DAS IST DIE HOMEPAGE VON MARTIN LUKSAN UND DES VEREINS FÜR RHETORIK UND BILD

 
  STARTSEITE


Fünf Prinzipien der Fotografie

an Hand von Fotos von Ingrid Stanka

1. Die Perspektive (der Bildausschnitt, die Kameraposition) gibt am deutlichsten das Verhältnis des Fotografen zum Objekt wider. Oft tritt er ein paar Schritte zurück oder steigt er auf die ersten Sprossen einer Leiter, nicht um mehr Gegenstände ins Bild zu bekommen, sondern um seine Beziehung zum Objekt zu betonen. ZB. die Windmaschinen sind auf hohen Stangen angebracht, also nimmt er das stehende Maisfeld mit ins Bild. Er geht vielleicht sogar in die Knie, um die Höhe der Maispflanzen zu zeigen. Der Fotograf kann überlegen, ehrfurchtsvoll oder in Augenhöhe sein Objekt anschauen.

2. Das Bildobjekt enthält Details wie das Netz über dem Strohballen oder die Stange für den Eimer des Ziehbrunnens, die man entweder schon vergessen oder noch nie gesehen hat und die nun den Bildinhalt lebendig machen. Das heißt umgekehrt, dass ein Foto mit lauter sattsam bekannten Details respektive ohne echte Bildinformationen unlebendig wirkt.
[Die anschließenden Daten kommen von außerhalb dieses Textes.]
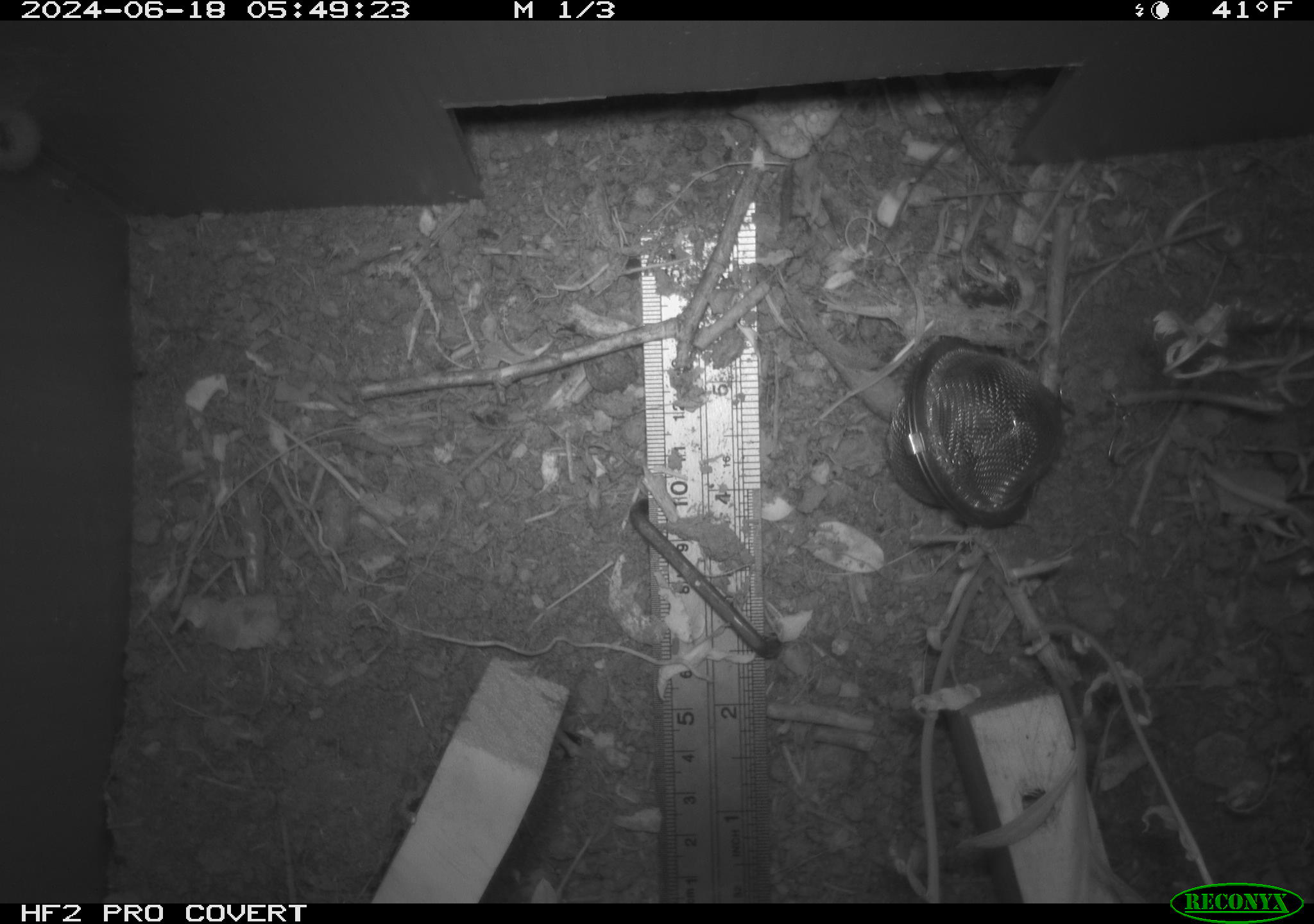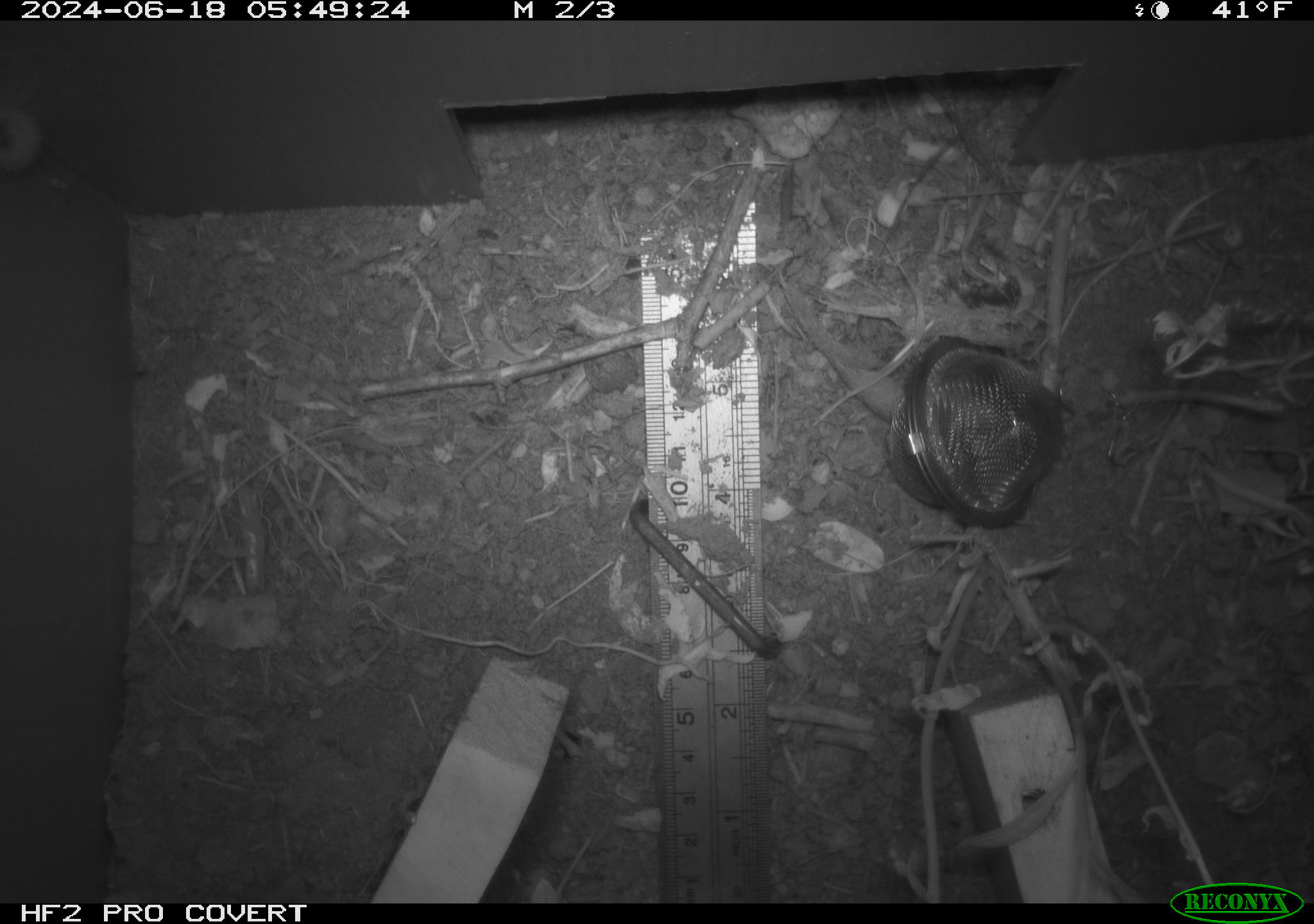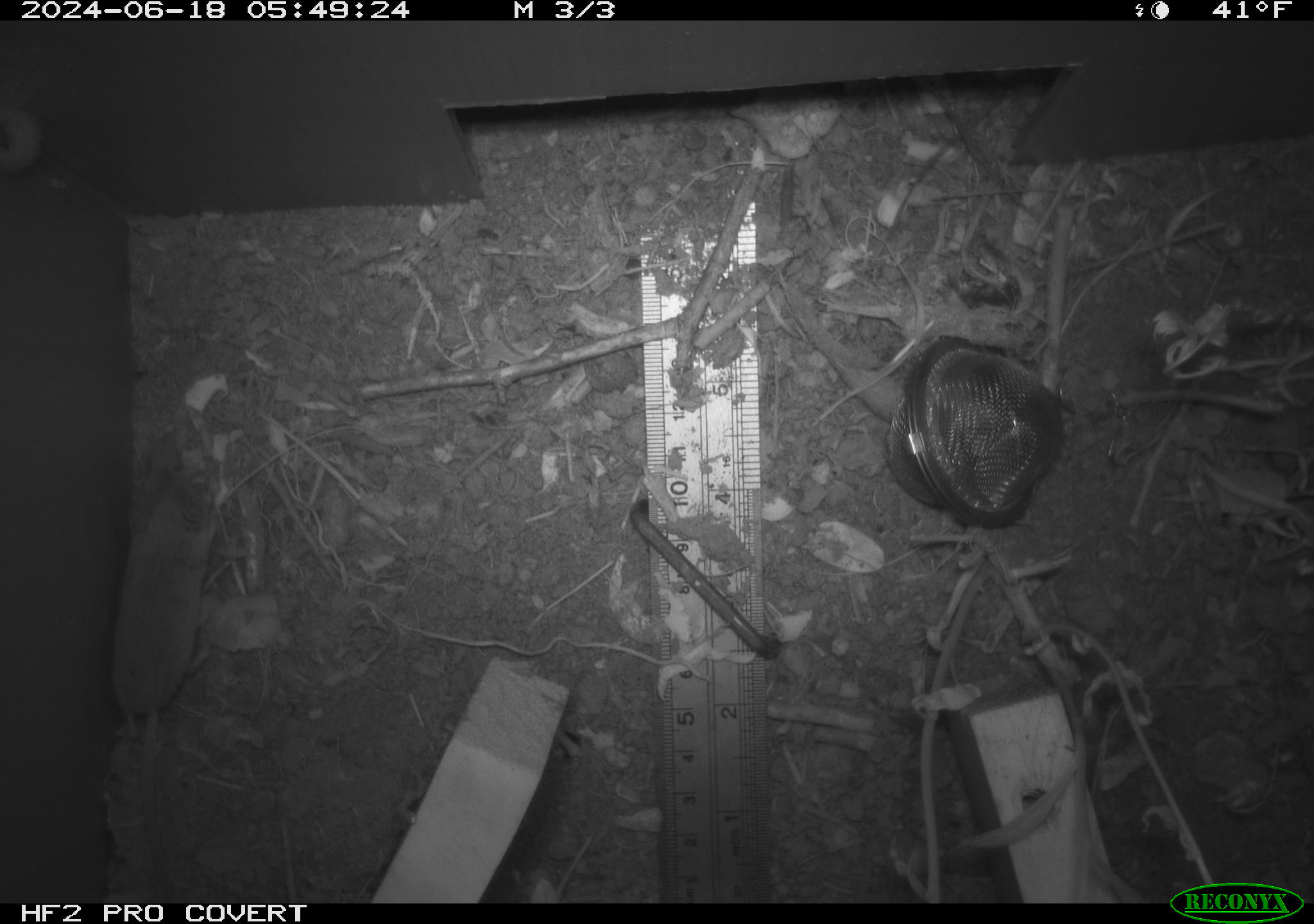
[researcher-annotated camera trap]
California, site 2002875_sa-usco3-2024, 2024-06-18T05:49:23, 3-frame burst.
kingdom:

Ein Beispiel dafür sind die Ansichtskarten, die die Welt genauso zeigen, wie sie aus vielen, anderen Bildern schon bekannt ist.

3. Die Farbe eines Ackers, einer Wiese oder eines Himmels wird naturgetreu wider gegeben, wie im Bild vom Weinberg im Vordergrund und der braunen Scholle im Hintergrund. Es ist von Übel, wenn der Fotograf diese natür-lichen Farben ohne einen präzisen Sinn durch einen Filter verändert. Denn auch die natürliche Farbe ist eine Information. Der Fotograf im Wasser des flachen Sees, der schwarz wie ein Scherenschnitt ist, bedeutet deshalb keine Effekthascherei, weil das Objekt im Restlicht seine Farbe verliert. Der Mond als weißer Ball im dreifarbigen Claireobscur ist eine echte Information, weil einem die Farbabstufungen zu dieser Tageszeit nicht bewusst sind.

4. Das weiße Licht gilt als Nullinformation, insofern es nur über die Tageszeit etwas aussagt. Bei Farbbildern macht es weniger stark die Stimmung als bei Schwarzweißfotos. Mit Licht und Schatten arbeitete die alte Malerei, dann die Schwarzweißfotografie und schließlich noch einmal die Malerei. Das Gegenlicht im Kinofilm ist die künstliche Lichtquelle außerhalb des Filmbildes. Der Fotograf soll Gegenlicht nur verwenden, wenn er eine äußerste Künstlichkeit bewusst herbeiführen will. Das Licht auf Wasserlachen oder auf Glas und Metall hat die Fotografie um 1910, die noch geglaubt hat, sie müssen wie die Malerei arbeiten, maniriert vor Augen geführt.

5. Die größte Leistung eines Fotos ist das Punctum bei Porträts von Menschen oder Menschengruppen.Der Fotograf sieht einen Mann, der einen hohen Stapel mit leeren Kisten trägt, drückt aber noch nicht ab, sondern wartet bis eine Mutter mit Kind den Kistenträger erblickt. Sobald der verwunderte Gesichtsausdruck des Kindes zu sehen ist, drückt er ab und hat dadurch die Korrespondenz zweier Systeme im Bild, die ansonsten nebeneinander abgelaufen wären. Das Punctum kann bühnenartig inszeniert werden (Robert Doisneau, Leo Kandl), in der Regel ist es nur der Zufall, für den der Fotograf einen sechsten Sinn besitzt (Robert Capa, Henri Cartier Bresson). Bei Tierporträts ist das Punctum nurin abgeschwächter Form gegeben, weil die Mimik des Tieres geringer ausgeprägt ist als die des Menschen. Sonderformen des existentiellen Porträts findet man dort, wo der Fotograf in eine soziale Szene brutal hineinschießt (Weegee, Diane Arbus) oder wo er so lange geduldig wartet, bis sein Gegenüber das verheimlichte Innere durch Mimik oder Gestik endlich verrät (Foto: Barbara Pflaum, Porträt von Hans Weigel, Imagno).